Published: 30 May 2000 00:25 GMT

The Finnish Ministry of Education has decided to replace its existing Cray T3E computer with a supercomputer running Linux.

Professor Risto Numminen of the Helsinki University of Technology, said supercomputers used in research today are the prototypes of tomorrow's corporate mainframes.

The IBM RS/6000 SP will be used by the University to study complex calculations such as DNA structure. Paavo Ahonen, project manager, from the Computer Unit of the Finnish Ministry of Education said: "The supercomputer will be used in research activities such as material physics, computational fluid dynamics and quantum chemistry."
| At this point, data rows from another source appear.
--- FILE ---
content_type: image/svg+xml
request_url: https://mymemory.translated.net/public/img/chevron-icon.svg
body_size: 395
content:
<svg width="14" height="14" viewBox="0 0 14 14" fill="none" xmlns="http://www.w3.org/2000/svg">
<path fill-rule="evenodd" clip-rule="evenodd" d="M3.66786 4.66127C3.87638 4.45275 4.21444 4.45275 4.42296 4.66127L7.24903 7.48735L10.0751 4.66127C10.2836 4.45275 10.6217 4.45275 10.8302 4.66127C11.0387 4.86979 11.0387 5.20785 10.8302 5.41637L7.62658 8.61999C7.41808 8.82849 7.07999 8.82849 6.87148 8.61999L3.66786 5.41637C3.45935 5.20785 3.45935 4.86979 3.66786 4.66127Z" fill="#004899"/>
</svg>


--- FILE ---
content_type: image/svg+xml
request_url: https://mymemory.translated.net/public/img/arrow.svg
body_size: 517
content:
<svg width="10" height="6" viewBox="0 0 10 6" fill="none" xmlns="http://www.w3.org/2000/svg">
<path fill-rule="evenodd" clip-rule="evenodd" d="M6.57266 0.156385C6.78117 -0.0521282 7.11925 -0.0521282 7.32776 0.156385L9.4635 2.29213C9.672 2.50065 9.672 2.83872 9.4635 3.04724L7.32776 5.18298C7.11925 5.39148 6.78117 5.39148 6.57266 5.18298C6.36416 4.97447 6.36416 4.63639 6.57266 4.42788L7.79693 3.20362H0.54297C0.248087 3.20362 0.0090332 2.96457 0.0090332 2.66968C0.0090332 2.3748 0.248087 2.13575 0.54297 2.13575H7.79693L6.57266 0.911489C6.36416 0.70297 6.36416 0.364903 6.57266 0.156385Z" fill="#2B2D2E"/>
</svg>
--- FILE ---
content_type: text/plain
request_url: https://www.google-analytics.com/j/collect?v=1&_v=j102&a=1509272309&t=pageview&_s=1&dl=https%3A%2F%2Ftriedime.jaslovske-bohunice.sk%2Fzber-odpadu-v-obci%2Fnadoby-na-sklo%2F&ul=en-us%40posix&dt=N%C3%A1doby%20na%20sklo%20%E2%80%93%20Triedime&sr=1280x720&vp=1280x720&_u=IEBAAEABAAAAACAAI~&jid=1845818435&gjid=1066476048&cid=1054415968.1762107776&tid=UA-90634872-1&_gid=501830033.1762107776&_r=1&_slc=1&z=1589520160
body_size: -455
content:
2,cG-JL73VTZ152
However, Professor Numminen believes it is only a matter of time before they are being implemented in the corporate environment. "Although these machines are currently being used for performing complex calculations in many areas of research, the need for improved performance and speed means the business community will have to look at it," he said.

IBM claimed the machine is the most powerful of its kind in Europe. It has a processing power of 200 gigaflops, combined with 64 gigabytes of memory and half a terabyte of disk space in eight standalone units, and can run on AIX 4.3.3 - IBM's version of the Linux operating system.

Eric Klein, senior analyst at Giga, said supercomputing is a part of emerging trend in the mainframe sector, particularly as increasing numbers of companies outsource their hardware.

"The trend of placing hardware outside the business location will increase and it will be concentrated in large data centres worldwide. These centres will be operated by the supercomputers. Universities and research centres use these devices as they need machines with large calculation capacities, but this will be increasingly be the case in the private sector too."

The full implementation at the Finnish Ministry will be completed by 2002.